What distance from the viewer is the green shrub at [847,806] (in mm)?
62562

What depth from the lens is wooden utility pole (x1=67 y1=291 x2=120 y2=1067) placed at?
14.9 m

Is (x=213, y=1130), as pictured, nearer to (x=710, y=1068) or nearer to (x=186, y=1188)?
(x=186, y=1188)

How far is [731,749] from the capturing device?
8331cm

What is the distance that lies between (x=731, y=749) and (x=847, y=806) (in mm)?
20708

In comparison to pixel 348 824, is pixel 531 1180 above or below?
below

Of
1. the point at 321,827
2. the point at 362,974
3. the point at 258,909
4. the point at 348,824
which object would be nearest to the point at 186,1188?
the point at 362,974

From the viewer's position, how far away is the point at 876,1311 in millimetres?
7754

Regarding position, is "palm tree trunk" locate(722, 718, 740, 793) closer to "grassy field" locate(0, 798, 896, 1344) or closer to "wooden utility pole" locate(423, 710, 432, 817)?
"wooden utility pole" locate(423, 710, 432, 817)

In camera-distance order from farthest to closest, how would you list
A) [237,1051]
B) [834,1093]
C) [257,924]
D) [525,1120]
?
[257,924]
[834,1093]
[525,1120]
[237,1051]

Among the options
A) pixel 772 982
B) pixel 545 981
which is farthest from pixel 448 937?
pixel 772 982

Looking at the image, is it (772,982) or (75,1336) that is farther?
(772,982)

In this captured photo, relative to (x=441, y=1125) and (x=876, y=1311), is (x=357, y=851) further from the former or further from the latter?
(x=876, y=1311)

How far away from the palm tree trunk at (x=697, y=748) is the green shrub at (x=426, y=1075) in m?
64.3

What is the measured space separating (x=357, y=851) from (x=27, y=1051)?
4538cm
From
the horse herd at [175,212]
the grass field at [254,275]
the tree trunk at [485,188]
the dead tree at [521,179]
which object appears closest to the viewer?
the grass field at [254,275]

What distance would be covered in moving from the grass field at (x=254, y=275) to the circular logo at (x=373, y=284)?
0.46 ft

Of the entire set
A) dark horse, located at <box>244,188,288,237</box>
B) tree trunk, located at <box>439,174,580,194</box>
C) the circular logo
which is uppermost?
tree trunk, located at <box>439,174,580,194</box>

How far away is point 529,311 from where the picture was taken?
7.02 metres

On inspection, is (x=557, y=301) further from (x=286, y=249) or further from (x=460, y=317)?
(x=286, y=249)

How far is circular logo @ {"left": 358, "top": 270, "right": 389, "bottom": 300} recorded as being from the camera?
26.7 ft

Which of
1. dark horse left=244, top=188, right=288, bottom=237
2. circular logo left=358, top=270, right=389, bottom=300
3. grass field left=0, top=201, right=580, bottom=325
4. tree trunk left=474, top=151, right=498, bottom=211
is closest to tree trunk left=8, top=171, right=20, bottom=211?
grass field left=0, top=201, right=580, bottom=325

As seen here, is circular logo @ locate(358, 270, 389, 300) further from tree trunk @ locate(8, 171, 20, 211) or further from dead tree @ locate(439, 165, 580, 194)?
■ ■ ■ ■ ■
**Consigna:**
Transcribe sin cambio alguno todos los registros anteriores, línea por línea y sin omitir ninguno.

**Respuesta:**
What distance from the viewer is the green shrub at [847,806] (in mm)?
62562

What depth from the lens is wooden utility pole (x1=67 y1=291 x2=120 y2=1067) placed at?
14.9 m

Is (x=213, y=1130), as pictured, nearer to (x=710, y=1068) or nearer to (x=186, y=1188)?
(x=186, y=1188)

How far is [731,749] from the capturing device?
8331cm

What is the distance that lies between (x=731, y=749) and (x=847, y=806) (in mm)?
20708

In comparison to pixel 348 824, is pixel 531 1180 above or below?
below

Of
1. the point at 321,827
2. the point at 362,974
3. the point at 258,909
4. the point at 348,824
which object would be nearest to the point at 186,1188?
the point at 362,974

From the viewer's position, how far away is the point at 876,1311 in millimetres?
7754

Regarding position, is "palm tree trunk" locate(722, 718, 740, 793) closer to "grassy field" locate(0, 798, 896, 1344) or closer to "wooden utility pole" locate(423, 710, 432, 817)?
"wooden utility pole" locate(423, 710, 432, 817)

In camera-distance order from farthest to closest, how would you list
A) [237,1051]
B) [834,1093]
C) [257,924]
D) [525,1120]
?
[257,924]
[834,1093]
[525,1120]
[237,1051]

Among the options
A) pixel 772 982
B) pixel 545 981
which is farthest from pixel 448 937?
pixel 772 982

Looking at the image, is it (772,982) or (75,1336) that is farther?
(772,982)

In this captured photo, relative to (x=441, y=1125) and (x=876, y=1311), is (x=357, y=851) further from the former or further from the latter?
(x=876, y=1311)

How far away from the palm tree trunk at (x=697, y=748) is the green shrub at (x=426, y=1075) in m?
64.3

What is the measured space separating (x=357, y=851) from (x=27, y=1051)?
4538cm
From
the horse herd at [175,212]
the grass field at [254,275]
the tree trunk at [485,188]
the dead tree at [521,179]
which object appears closest to the viewer?
the grass field at [254,275]

What distance would be covered in moving from the grass field at (x=254, y=275) to the circular logo at (x=373, y=284)?
0.46 ft

Of the entire set
A) dark horse, located at <box>244,188,288,237</box>
B) tree trunk, located at <box>439,174,580,194</box>
C) the circular logo
which is uppermost?
tree trunk, located at <box>439,174,580,194</box>

How far away is point 529,311 from where the picture was taken?
7.02 metres

On inspection, is (x=557, y=301) further from (x=286, y=249) or further from (x=460, y=317)?
(x=286, y=249)

How far is circular logo @ {"left": 358, "top": 270, "right": 389, "bottom": 300} recorded as being from the camera?
26.7 ft

Which of
1. dark horse left=244, top=188, right=288, bottom=237
2. circular logo left=358, top=270, right=389, bottom=300
3. grass field left=0, top=201, right=580, bottom=325
4. tree trunk left=474, top=151, right=498, bottom=211
is closest to tree trunk left=8, top=171, right=20, bottom=211?
grass field left=0, top=201, right=580, bottom=325

As seen here, is circular logo @ locate(358, 270, 389, 300) further from tree trunk @ locate(8, 171, 20, 211) or further from dead tree @ locate(439, 165, 580, 194)?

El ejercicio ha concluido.